The sound of music, wafting down the corridor from Lane’s room, stops her daydreaming and reminds her what’s gone on here. She pulls the twins’ door shut and strides down the corridor. All the tricks that they’ve learned over the years about how to make the kids respect them – or, at least slightly, fear them – come into play now. Lane is almost too old for them, but still, they’re worth a shot; and residual feelings of what they used to inspire in her might just swing it in Deanna’s favor.
She opens the door wide, letting it swing until it hits the stopper. It thuds, and the whole door shakes. Lane is on the bed, lying back, staring at the ceiling of her room. There are still the remnants of the pale stars there that they put up when they moved in, when Lane was the same age as the twins are now. She wanted the stars because she’d had them in the old house. Laurence and Deanna relented, even though she was too old for them, maybe. It was easier.
‘What the hell are you doing?’ Deanna asks. Lane doesn’t look at her. ‘Lane, you know the rules.’ She walks over, stands next to the bed. ‘You know that we don’t want you drinking, and we don’t want you smoking.

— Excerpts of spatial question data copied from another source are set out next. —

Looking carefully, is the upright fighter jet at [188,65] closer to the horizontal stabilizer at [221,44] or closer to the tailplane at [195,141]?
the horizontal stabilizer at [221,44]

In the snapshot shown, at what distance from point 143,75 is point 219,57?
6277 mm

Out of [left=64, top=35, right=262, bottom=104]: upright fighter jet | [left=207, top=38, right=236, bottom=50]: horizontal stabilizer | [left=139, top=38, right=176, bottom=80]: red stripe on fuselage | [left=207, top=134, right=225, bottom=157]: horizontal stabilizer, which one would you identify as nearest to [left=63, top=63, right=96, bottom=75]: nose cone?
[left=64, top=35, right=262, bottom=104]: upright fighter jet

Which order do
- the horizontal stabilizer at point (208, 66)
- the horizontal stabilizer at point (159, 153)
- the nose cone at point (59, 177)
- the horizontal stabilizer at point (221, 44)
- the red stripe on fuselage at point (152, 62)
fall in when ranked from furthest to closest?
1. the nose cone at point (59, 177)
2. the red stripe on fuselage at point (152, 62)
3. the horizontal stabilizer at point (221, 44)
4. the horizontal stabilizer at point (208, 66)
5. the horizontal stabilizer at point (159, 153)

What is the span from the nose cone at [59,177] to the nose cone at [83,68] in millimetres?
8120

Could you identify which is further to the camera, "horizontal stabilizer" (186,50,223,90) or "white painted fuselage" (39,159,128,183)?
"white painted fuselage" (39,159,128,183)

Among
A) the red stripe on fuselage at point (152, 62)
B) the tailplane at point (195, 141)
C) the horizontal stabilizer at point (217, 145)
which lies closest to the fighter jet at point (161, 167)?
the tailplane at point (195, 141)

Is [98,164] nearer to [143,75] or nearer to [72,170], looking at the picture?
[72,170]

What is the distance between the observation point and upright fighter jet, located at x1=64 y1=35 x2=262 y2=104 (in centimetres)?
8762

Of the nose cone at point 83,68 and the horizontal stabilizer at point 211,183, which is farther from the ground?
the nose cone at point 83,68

You know about your father’s career – you get yourself arrested, and God only knows what that does to him, the sort of questions he’ll have to answer about that.’
‘Fuck that,’ Lane says.
Deanna steps back. ‘Okay, you’re done. Lockdown for the next week.’
‘You can’t do that!’ Lane retorts.
‘Can and will. Watch me.’ She leaves the room, slamming the door shut behind her, and she goes to the bedroom and takes her cellphone from her pocket. She starts writing a text to Laurence, explaining what has happened, telling him that he’s going to need to talk to Lane when he gets home; that she always listens to him, or pretends to. Something about the father-daughter relationship works while Deanna and Lane have always had this wall between them when it comes to basic levels of respect. She writes all of that out, and then thinks. She doesn’t press Send. Instead, she goes downstairs and she brings up the calendars on the screen embedded in the door of the refrigerator, and looks at Laurence’s. The next few weeks are brutal for him: back tomorrow morning, Sunday working in DC on policy, then leaving first thing Monday for the announcement, then on to LA, Seattle, back to DC, home for three days, then NYC for a week. She taps through the following weeks and months, looking for a break, but there’s nothing. He’s barely hers, barely part of the family with his schedule the way that it is.
She clears the text. This is hers to deal with.